### Directions:
Please rewrite the stretch of the Integrated Review submission from "The key trends" through "the same reason.", putting "outbreak" wherever "pandemic" appears.
*** Opening Given passage ***
John Gittings: submission to the UK Integrated Review of Security, Defence, Development and Foreign Policy.

Posted: 31st August 2020



The key trends affecting UK international policy and national security up to 2030 have assumed a qualitatively new character, due in part but by no means wholly to the current pandemic. This is acknowledged in the Call for Evidence of the Integrated Review.


On the one hand, the pandemic underlines the need for effective international cooperation, multilaterally and through international organisations. This is a matter of self-interest as well as principle: for example, countries with less developed health services will become virus seed-beds unless helped; provision of any vaccine should be made as widely as possible for the same reason. 

The need for effective international cooperation was already manifest because of the climate crisis. This has now almost (perhaps already) reached a tipping point which can only be averted, or its effects reduced, by concerted action.

The dangers presented by nuclear weapons, whether by accidental use, escalation of conflict, or proliferation, have also increased, as dramatised by the Doomsday Clock and conveyed in numerous warnings from respected international leaders.


B  On the other hand, effective international cooperation on critical issues is being sharply reduced by nation-state hostilities, and by the withdrawal from key agreements, or their undermining, by major powers.  This is sufficiently obvious not to require spelling out in detail.


C  In view of the above, the UK needs to fundamentally re-assess its traditional priorities in foreign policy and defence. This should be done on the basis that the UK’s national survival depends upon restoring and strengthening international cooperation in order to tackle the various threats that have come together in a “perfect storm”.
*** Closing Given passage ***
*** Opening Supplied information ***
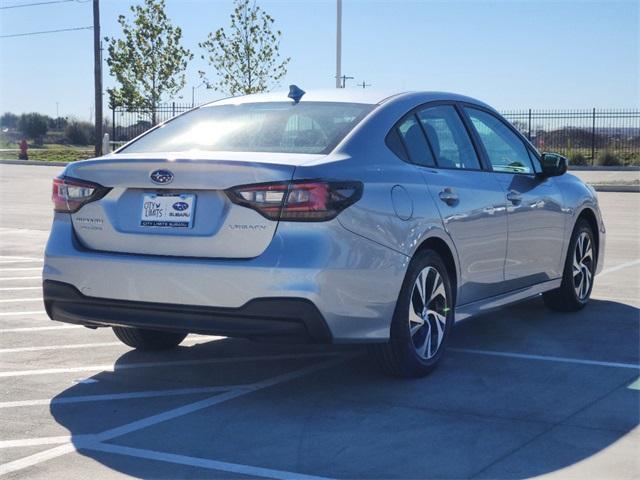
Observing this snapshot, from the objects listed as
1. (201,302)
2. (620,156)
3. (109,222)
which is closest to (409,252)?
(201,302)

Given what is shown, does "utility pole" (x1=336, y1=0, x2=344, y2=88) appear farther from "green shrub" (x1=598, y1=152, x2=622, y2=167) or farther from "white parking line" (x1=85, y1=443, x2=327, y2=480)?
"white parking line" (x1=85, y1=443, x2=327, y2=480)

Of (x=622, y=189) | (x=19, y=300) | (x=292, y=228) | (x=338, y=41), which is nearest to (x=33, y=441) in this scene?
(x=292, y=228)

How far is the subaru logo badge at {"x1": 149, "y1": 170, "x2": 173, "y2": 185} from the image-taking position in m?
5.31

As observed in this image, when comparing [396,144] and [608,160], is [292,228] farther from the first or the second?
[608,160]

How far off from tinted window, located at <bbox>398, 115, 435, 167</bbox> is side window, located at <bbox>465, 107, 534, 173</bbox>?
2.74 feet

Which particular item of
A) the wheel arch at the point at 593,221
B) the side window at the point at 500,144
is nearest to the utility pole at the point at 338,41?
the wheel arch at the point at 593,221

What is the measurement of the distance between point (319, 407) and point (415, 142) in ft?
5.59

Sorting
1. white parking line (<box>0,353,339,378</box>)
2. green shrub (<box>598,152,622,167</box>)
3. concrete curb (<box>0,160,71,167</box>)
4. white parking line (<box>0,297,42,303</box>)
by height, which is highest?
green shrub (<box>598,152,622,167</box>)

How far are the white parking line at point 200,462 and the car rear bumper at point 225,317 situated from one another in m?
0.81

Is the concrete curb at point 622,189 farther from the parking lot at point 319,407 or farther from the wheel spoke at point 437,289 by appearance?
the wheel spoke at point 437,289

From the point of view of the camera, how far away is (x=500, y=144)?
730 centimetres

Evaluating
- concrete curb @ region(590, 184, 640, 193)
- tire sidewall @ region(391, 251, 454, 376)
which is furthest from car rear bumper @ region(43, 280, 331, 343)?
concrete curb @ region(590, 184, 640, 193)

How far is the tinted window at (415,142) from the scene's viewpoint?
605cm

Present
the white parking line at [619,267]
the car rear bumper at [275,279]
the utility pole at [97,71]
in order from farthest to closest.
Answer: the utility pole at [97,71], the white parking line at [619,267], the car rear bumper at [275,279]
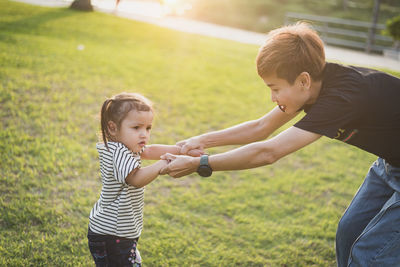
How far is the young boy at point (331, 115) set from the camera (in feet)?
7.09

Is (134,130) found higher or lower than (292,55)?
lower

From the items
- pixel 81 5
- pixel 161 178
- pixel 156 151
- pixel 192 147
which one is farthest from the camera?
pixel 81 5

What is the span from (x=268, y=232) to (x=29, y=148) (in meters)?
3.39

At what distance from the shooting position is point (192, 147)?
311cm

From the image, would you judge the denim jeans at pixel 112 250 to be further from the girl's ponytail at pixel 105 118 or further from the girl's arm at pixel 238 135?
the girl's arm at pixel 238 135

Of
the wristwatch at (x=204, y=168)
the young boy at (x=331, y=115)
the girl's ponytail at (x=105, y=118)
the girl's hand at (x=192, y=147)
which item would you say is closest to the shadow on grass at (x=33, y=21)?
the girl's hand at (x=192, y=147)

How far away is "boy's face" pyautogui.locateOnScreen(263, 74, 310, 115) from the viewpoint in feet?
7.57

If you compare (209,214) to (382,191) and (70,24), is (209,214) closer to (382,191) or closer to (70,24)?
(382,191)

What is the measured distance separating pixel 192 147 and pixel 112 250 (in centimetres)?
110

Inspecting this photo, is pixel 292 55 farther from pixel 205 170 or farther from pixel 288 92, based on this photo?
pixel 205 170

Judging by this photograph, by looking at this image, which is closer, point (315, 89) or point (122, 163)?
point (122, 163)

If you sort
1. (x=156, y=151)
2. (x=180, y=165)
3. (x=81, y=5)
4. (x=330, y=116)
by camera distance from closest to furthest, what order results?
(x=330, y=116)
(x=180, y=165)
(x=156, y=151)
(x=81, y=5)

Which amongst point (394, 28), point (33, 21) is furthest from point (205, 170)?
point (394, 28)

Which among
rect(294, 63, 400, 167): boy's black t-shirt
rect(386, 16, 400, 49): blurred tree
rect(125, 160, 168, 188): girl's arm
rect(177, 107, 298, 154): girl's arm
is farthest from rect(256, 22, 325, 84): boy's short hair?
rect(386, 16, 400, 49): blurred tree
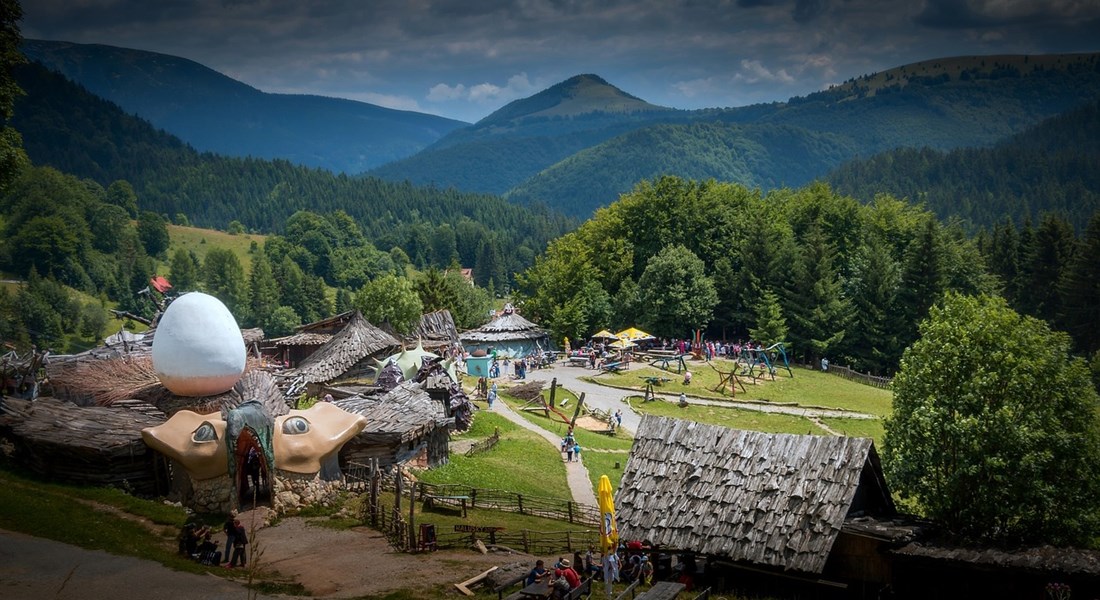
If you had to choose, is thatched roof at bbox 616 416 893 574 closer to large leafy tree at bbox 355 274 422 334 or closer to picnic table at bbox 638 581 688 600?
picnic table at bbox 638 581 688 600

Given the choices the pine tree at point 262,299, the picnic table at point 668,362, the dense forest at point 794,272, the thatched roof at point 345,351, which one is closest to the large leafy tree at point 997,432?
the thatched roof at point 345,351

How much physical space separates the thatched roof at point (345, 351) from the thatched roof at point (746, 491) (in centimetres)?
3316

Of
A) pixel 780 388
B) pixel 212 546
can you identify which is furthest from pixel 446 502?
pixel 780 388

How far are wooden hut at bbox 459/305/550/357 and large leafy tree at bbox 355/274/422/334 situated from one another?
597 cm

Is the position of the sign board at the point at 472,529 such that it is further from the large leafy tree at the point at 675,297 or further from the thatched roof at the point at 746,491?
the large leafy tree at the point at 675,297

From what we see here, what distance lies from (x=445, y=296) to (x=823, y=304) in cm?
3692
*** Closing Supplied information ***
### Result:
The key trends affecting UK international policy and national security up to 2030 have assumed a qualitatively new character, due in part but by no means wholly to the current outbreak. This is acknowledged in the Call for Evidence of the Integrated Review.


On the one hand, the outbreak underlines the need for effective international cooperation, multilaterally and through international organisations. This is a matter of self-interest as well as principle: for example, countries with less developed health services will become virus seed-beds unless helped; provision of any vaccine should be made as widely as possible for the same reason.